This report from Rethink Energy is an early take on the market just as it begins to go into a concerted manufacturing effort – starting in Europe, China and the US, with early adopters in Japan and South Korea expected to use the technology to re-ignite their domestic solar industries.
The gist of their prediction: In the conventional module market, growth will be supply constrained and only gradually reach 7% of the market by 2025, but suppliers will sell every panel they can make either from a price advantage or a power improvement, and this will drive manufacturing capacity until it begins to unseat silicon at the tail end of this forecast, in the run up to 2030.
Perovskites are an entirely new materials science built around some 10 or more metallic elements which form a particular crystalline form, all of which exhibit PV properties. This science now has one foot in academia and the other in the real world of industry. Major corporations which are not currently in solar cell manufacturing, but in neighboring technology areas, are poised to use perovskite to leap into solar manufacturing and disrupt the entire global solar eco-system.
Similarly, countries which have come to rely upon Chinese solar panels, particularly South Korea and Japan, will use the emergence of perovskite technology to try to intervene in the solar market and develop home players, as will both Europe and the US.

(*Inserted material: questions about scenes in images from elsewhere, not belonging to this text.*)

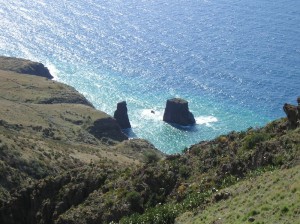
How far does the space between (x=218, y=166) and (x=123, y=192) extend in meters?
10.1

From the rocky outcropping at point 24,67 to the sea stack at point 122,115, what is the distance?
42555 mm

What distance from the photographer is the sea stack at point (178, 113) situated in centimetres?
16386

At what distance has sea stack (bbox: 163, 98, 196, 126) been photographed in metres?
164

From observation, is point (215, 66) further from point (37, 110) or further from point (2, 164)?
point (2, 164)

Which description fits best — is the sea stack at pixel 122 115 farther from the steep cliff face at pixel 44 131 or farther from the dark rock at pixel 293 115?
the dark rock at pixel 293 115

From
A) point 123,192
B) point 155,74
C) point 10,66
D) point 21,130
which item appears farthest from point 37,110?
point 123,192

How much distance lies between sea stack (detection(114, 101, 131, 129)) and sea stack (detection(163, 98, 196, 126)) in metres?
13.5

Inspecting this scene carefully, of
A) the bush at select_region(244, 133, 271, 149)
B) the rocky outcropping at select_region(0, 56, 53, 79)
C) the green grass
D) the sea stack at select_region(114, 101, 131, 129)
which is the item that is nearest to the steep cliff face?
the rocky outcropping at select_region(0, 56, 53, 79)

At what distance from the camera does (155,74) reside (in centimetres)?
19725

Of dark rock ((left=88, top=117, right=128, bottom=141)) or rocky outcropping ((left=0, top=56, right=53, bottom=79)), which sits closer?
dark rock ((left=88, top=117, right=128, bottom=141))

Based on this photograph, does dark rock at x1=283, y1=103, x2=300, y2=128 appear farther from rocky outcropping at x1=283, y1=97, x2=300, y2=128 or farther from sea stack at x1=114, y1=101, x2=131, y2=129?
sea stack at x1=114, y1=101, x2=131, y2=129

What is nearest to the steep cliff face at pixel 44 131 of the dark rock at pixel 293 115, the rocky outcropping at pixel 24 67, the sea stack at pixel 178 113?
the rocky outcropping at pixel 24 67

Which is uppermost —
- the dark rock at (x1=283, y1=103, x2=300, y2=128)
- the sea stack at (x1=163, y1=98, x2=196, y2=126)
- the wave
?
the sea stack at (x1=163, y1=98, x2=196, y2=126)

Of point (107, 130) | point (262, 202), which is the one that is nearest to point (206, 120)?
point (107, 130)
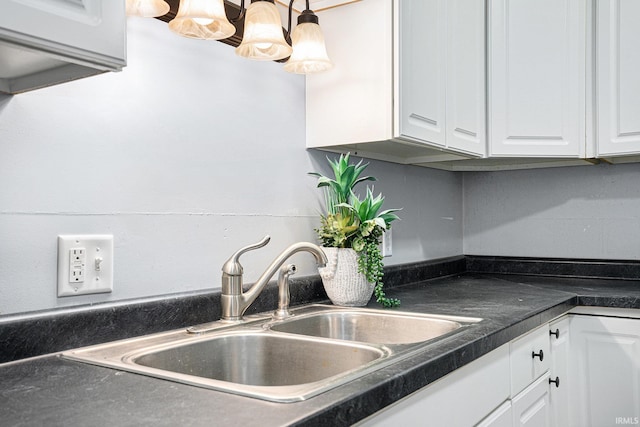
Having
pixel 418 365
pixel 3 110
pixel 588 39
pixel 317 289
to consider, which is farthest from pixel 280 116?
pixel 588 39

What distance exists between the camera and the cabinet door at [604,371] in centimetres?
181

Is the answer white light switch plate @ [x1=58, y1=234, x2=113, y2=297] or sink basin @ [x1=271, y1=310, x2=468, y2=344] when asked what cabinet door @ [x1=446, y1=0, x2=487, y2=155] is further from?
white light switch plate @ [x1=58, y1=234, x2=113, y2=297]

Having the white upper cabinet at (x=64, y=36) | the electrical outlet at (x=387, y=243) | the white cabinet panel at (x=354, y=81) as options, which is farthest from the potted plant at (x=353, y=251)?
the white upper cabinet at (x=64, y=36)

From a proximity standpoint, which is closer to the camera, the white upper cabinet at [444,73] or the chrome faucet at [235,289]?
the chrome faucet at [235,289]

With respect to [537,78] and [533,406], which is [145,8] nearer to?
[533,406]

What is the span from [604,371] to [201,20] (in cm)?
163

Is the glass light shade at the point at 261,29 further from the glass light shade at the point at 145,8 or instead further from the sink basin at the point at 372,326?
the sink basin at the point at 372,326


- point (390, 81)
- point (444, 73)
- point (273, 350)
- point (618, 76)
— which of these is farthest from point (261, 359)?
point (618, 76)

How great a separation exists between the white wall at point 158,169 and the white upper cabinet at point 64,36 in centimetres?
24

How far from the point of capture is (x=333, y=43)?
5.62 ft

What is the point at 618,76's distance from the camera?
2082 millimetres

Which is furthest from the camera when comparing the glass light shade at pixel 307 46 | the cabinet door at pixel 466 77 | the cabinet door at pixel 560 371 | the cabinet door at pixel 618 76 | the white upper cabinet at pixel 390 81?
the cabinet door at pixel 618 76

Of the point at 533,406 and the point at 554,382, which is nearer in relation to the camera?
the point at 533,406

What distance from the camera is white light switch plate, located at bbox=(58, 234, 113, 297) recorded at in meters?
1.08
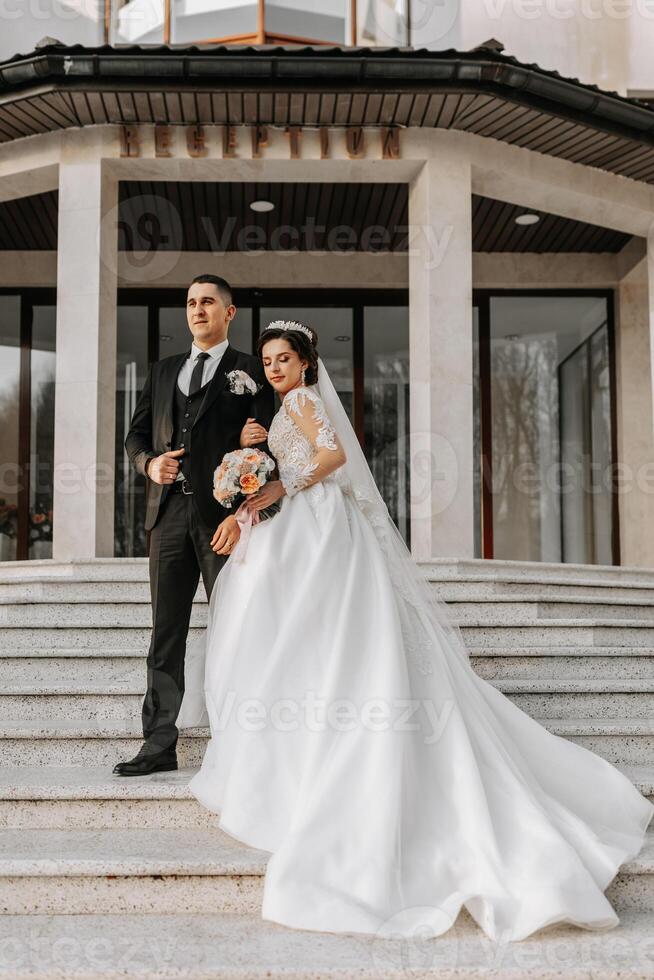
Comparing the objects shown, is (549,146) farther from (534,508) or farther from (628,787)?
(628,787)

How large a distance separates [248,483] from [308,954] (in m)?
1.55

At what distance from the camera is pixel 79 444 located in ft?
22.5

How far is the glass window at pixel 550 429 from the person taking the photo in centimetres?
1026

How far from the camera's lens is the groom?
3.55m

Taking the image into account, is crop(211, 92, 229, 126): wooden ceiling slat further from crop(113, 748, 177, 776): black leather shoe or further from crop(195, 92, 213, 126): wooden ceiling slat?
crop(113, 748, 177, 776): black leather shoe

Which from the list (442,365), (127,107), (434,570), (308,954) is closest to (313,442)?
(308,954)

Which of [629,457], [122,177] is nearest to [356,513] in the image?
[122,177]

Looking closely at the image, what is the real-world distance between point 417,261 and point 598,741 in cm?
446

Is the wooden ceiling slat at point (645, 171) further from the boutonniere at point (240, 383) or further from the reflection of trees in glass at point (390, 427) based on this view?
the boutonniere at point (240, 383)

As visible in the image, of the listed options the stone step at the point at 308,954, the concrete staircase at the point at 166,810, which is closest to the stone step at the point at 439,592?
the concrete staircase at the point at 166,810

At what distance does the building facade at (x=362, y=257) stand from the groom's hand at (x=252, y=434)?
11.6 ft

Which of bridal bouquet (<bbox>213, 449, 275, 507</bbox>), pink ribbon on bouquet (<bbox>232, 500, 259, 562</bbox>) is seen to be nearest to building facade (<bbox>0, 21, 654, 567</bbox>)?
pink ribbon on bouquet (<bbox>232, 500, 259, 562</bbox>)

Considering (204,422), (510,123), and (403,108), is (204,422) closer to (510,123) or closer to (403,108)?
(403,108)

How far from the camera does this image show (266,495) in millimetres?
3475
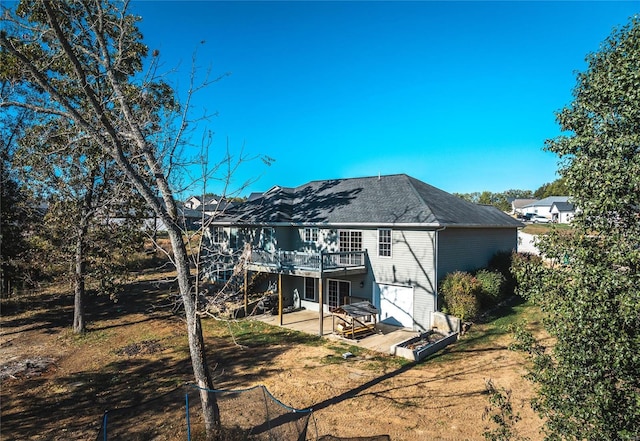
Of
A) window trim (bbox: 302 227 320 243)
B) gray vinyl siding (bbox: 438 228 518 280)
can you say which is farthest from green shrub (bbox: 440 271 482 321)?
window trim (bbox: 302 227 320 243)

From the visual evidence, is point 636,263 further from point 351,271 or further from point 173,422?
point 351,271

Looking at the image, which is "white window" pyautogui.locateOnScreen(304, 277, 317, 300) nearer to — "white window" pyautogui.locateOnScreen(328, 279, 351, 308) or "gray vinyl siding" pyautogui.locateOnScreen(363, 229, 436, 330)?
"white window" pyautogui.locateOnScreen(328, 279, 351, 308)

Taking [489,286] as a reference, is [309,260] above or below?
above

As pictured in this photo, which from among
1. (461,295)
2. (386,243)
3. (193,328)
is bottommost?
(461,295)

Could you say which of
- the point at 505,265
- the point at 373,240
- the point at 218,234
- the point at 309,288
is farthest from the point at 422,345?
the point at 218,234

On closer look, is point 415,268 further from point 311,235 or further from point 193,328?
point 193,328
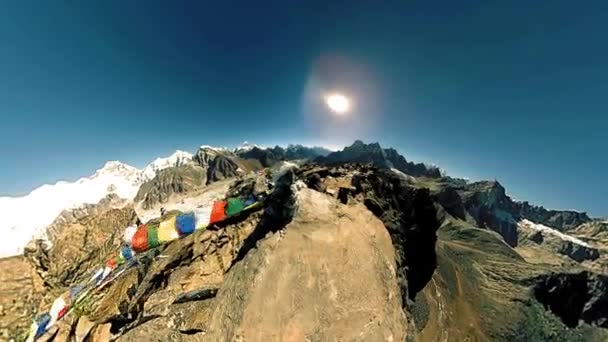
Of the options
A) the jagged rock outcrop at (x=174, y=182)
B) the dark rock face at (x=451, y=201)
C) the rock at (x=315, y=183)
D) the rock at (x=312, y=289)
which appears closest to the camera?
the rock at (x=312, y=289)

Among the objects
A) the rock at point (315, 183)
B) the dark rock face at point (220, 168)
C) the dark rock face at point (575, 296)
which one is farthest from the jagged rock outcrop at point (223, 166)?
the rock at point (315, 183)

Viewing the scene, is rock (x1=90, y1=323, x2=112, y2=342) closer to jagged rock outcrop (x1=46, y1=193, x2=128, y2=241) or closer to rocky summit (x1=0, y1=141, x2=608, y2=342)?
A: rocky summit (x1=0, y1=141, x2=608, y2=342)

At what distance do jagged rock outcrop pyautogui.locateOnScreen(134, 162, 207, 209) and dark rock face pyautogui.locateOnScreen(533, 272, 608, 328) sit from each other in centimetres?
14558

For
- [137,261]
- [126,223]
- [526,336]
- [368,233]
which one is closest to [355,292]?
[368,233]

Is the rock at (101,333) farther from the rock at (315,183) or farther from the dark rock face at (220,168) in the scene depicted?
the dark rock face at (220,168)

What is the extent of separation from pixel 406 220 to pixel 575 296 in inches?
1944

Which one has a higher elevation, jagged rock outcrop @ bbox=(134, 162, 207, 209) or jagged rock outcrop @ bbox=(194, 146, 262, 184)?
jagged rock outcrop @ bbox=(194, 146, 262, 184)

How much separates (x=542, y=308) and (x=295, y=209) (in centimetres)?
4691

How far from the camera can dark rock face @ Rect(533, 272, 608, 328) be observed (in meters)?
54.0

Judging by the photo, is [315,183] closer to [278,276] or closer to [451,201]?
[278,276]

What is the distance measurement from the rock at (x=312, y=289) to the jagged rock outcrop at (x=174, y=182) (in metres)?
163

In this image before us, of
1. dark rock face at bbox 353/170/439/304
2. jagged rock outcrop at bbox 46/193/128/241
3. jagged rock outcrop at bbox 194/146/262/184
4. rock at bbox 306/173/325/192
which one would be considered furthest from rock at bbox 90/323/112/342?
→ jagged rock outcrop at bbox 194/146/262/184

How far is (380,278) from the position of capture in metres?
18.5

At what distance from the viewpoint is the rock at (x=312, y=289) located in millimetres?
15398
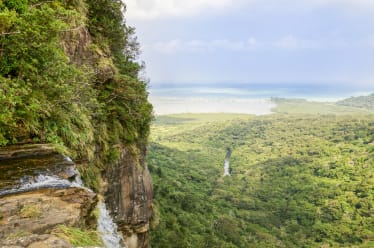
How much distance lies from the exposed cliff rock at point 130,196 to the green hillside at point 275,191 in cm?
785

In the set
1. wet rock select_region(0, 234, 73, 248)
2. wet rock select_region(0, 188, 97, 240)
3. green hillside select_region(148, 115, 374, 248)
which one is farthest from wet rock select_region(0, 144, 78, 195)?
green hillside select_region(148, 115, 374, 248)

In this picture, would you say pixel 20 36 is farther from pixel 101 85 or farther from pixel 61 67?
pixel 101 85

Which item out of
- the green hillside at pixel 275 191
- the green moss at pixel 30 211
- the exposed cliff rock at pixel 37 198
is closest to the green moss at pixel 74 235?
the exposed cliff rock at pixel 37 198

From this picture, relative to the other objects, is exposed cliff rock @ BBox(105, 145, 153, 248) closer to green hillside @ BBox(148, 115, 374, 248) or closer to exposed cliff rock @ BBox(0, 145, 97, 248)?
exposed cliff rock @ BBox(0, 145, 97, 248)

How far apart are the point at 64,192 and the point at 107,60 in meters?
7.38

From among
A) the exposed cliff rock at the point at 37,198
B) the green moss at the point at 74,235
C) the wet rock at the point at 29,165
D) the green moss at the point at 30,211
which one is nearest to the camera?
the exposed cliff rock at the point at 37,198

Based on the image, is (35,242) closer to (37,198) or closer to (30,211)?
(30,211)

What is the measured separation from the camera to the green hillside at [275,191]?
1463 inches

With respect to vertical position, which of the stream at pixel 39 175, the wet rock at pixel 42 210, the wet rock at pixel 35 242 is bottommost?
the wet rock at pixel 35 242

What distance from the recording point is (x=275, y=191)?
67375mm

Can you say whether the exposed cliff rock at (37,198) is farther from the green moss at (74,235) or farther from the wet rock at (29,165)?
the green moss at (74,235)

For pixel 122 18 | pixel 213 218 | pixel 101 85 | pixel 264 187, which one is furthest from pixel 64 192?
pixel 264 187

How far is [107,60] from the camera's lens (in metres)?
11.5

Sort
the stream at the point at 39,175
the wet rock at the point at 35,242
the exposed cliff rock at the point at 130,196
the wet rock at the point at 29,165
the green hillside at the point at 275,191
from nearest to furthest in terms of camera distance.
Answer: the wet rock at the point at 35,242, the stream at the point at 39,175, the wet rock at the point at 29,165, the exposed cliff rock at the point at 130,196, the green hillside at the point at 275,191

Perovskite will also create an entirely new series of technologies including building integrated PV (BIPV) – in windows, on the sides of buildings, on devices, which are not conventional solar – in other words which don’t need to last for 25 years or centrally feed an electricity grid, and which are easily and cheaply replaced, more like a printing process than a module manufacturing plant. This report has not forecast these technologies at this time, and has concentrated solely on the impact on conventional solar.
Over the course of just a decade, perovskites will take PV technology by storm, with vastly reduced raw materials and manufacturing costs, and the promise to surpass the efficiency ratings of even the best silicon PV. Besides which, perovskite modules are light and thin, lowering the price of installation and Balance of System costs.